Vitamins: What to Take, What to Skip

What you need, and how to get it


By Amanda Gardner

Vitamins and minerals are essential to any diet, and research suggests they may help prevent cancer and heart disease, not to mention other health problems. But reality check: Many studies have been conducted on vitamin-containing food, but not necessarily supplements.

In fact, if you eat a diet rich in fruits, vegetables, and fortified food, you’re probably getting all you need. But supplements do offer an easy, just-in-case form of health insurance.

Do you need them? Here’s a quick guide to beneficial nutrients and what they can do for you.


Found in carrots, sweet potatoes, and green peppers, among other foods, this antioxidant is converted in the body to vitamin A and is important for healthy vision, a functioning immune system, and good skin. But the evidence isn’t really there to recommend it for staving off cancer. In fact, a 2004 study found that supplements may actually raise the risk of lung cancer in smokers.

Bottom line: Skip the supplements if you’re a smoker, and try to get your beta-carotene from fruits and veggies, whether you smoke or not.


Our bodies need calcium—mostly found in dairy products like milk, yogurt, and cheese—to maintain healthy bones and prevent osteoporosis.

Bottom line: Supplements aren’t a bad idea if you hate dairy (and can eat only so much kale and canned sardines), but you may want to skip them if you’re prone to kidney stones or are a female over 70. A 2010 report linked supplements to heart-attack risk in older postmenopausal women. If you decide to go with supplements, don’t take more than 500 milligrams at a time, and pair them with vitamin D to improve calcium absorption.

Folic acid

Folic acid, which prevents neural tube defects such as spina bifida in babies, is found in fortified breakfast cereal, dark green vegetables, legumes, citrus fruit juice, bread, and pasta.

Bottom line: Getting 400 micrograms a day of this B vitamin, and 600 if you are pregnant or lactating, is a no-brainer. That amount should come from food, supplements, or both, according to the National Institutes of Health (NIH). The jury’s still out as to whether folate combats cancer, heart disease, or mental illness.


You may not love the foods highest in iron (liver and other organ meats), but the mineral is critical for the proper functioning of red blood cells and, therefore, the prevention of anemia.
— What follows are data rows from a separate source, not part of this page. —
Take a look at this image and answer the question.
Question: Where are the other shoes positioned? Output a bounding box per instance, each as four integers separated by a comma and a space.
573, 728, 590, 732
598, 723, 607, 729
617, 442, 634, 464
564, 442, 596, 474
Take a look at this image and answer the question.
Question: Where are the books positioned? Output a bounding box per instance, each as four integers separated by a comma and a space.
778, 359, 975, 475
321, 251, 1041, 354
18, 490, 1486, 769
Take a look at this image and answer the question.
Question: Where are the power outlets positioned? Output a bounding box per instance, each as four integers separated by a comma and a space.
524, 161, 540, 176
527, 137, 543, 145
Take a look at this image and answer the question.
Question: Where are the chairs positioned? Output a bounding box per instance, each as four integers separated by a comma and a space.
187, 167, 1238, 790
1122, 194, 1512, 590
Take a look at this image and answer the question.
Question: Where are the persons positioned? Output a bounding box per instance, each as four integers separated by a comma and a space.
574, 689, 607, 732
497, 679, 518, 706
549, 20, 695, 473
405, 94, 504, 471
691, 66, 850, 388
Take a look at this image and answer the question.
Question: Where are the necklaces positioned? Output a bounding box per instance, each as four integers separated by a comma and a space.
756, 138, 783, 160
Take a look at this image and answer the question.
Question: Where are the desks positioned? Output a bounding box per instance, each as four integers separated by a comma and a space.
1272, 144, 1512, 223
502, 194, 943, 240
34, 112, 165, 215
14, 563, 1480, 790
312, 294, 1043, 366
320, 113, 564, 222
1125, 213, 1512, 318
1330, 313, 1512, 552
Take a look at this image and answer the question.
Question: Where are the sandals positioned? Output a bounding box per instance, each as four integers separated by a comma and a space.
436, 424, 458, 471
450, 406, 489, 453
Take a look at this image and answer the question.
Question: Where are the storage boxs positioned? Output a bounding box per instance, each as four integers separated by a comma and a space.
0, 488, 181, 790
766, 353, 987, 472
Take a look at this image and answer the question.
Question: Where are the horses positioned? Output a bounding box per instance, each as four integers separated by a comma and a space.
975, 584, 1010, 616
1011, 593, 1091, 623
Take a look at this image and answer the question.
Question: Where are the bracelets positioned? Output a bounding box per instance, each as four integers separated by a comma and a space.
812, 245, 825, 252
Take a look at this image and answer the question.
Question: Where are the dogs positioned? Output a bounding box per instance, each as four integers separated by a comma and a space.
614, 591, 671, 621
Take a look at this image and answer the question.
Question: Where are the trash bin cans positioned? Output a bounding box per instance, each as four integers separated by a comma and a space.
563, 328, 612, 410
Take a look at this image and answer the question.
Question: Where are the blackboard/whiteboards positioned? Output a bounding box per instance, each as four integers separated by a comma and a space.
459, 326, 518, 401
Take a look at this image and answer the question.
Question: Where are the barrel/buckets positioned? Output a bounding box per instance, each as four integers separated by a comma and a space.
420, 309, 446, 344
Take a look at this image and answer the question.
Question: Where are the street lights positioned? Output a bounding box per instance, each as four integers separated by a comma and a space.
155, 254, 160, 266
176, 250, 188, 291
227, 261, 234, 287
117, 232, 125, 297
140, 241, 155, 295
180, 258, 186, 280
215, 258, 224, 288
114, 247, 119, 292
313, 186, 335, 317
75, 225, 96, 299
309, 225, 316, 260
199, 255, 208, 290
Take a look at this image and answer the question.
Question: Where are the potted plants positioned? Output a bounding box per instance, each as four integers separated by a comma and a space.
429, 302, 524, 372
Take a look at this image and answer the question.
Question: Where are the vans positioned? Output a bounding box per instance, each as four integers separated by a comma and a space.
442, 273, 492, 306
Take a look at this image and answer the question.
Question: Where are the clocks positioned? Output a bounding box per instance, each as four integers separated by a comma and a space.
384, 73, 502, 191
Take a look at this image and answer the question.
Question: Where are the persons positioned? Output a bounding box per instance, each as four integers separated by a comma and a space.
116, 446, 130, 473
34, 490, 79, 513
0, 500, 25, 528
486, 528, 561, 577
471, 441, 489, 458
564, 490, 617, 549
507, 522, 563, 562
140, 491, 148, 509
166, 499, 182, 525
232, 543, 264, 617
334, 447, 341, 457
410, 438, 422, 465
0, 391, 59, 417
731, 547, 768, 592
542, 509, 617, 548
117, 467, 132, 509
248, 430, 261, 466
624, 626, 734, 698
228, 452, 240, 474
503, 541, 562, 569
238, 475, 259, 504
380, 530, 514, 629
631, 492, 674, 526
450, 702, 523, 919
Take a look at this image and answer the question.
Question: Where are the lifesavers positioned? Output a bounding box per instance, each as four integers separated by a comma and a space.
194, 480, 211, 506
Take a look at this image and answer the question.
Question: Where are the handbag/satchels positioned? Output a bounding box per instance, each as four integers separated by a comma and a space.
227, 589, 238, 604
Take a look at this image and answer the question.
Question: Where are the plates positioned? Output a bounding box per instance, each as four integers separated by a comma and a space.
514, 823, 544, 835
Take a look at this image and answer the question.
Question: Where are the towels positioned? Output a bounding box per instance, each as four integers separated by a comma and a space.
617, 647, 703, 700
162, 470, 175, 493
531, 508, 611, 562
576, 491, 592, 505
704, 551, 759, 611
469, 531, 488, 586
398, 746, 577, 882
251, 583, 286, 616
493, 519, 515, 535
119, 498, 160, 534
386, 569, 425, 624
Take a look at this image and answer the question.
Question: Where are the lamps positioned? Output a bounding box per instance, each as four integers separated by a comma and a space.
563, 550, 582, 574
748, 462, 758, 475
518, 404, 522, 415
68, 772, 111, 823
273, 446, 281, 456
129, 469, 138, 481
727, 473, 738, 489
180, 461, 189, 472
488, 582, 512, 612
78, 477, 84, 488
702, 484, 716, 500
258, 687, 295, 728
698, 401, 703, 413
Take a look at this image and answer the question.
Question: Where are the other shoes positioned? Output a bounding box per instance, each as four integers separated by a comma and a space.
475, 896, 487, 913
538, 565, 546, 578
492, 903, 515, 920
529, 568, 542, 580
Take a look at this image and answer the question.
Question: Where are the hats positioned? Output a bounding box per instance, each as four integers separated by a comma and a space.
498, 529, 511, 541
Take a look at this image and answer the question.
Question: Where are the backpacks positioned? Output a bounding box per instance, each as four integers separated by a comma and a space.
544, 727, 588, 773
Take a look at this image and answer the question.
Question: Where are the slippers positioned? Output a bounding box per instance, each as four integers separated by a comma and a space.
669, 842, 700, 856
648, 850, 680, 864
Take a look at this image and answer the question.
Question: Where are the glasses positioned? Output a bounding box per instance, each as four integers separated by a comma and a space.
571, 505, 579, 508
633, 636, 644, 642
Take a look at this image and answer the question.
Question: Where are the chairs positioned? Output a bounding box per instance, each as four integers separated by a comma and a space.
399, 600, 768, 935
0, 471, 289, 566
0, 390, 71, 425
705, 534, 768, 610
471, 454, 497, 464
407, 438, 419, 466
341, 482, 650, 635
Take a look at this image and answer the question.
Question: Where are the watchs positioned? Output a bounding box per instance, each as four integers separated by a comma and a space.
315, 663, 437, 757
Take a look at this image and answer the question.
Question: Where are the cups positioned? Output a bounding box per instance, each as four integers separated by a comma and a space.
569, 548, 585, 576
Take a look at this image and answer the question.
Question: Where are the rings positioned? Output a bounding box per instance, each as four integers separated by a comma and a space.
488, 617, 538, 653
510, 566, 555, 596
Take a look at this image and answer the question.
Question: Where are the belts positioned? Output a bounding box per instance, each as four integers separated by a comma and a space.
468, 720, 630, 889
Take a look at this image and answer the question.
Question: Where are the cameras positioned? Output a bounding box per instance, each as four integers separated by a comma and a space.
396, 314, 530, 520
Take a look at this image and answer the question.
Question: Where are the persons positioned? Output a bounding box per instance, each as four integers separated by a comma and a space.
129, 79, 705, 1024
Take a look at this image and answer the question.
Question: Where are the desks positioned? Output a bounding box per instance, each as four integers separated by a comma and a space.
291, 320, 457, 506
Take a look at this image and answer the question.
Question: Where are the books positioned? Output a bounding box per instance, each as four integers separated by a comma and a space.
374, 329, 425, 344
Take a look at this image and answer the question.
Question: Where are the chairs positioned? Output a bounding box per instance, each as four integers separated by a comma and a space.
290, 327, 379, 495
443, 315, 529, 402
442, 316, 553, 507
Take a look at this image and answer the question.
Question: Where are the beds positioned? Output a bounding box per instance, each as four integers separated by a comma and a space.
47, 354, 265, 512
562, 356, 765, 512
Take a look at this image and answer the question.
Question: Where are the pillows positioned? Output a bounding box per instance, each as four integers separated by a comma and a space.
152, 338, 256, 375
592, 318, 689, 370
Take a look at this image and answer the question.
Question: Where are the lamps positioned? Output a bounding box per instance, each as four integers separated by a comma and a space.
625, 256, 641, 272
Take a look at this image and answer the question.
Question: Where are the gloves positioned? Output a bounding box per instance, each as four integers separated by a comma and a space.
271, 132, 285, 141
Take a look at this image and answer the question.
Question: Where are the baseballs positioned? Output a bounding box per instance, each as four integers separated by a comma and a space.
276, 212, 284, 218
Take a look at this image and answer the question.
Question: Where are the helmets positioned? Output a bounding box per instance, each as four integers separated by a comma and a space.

Bottom line: Try to get iron from dietary sources, which also include lean meats, seafood, nuts, and green, leafy vegetables. However, you may need a supplement if you’re anemic, or your doctor might prescribe them before surgery, says Jessica Anderson, a registered dietitian with the Coastal Bend Health Education Center, at the Texas A&M Health Science Center, in Corpus Christi. Women, especially those who are pregnant or menstruating, might also benefit.


There is limited evidence that multivitamins may help prevent breast cancer, and an NIH panel in 2006 wasn’t convinced that popping the pills was worth it. Neither is the Agency for Healthcare Research and Quality, which said the only benefit could be to reduce cancer risk in people with poor nutrition. And a large 2009 study failed to find any beneficial effects of the vitamins for cancer or deaths among postmenopausal women.

Bottom line: Multivitamins aren’t a bad idea if “you’re on the go,” Anderson says. “But don’t expect major lifesaving benefits.”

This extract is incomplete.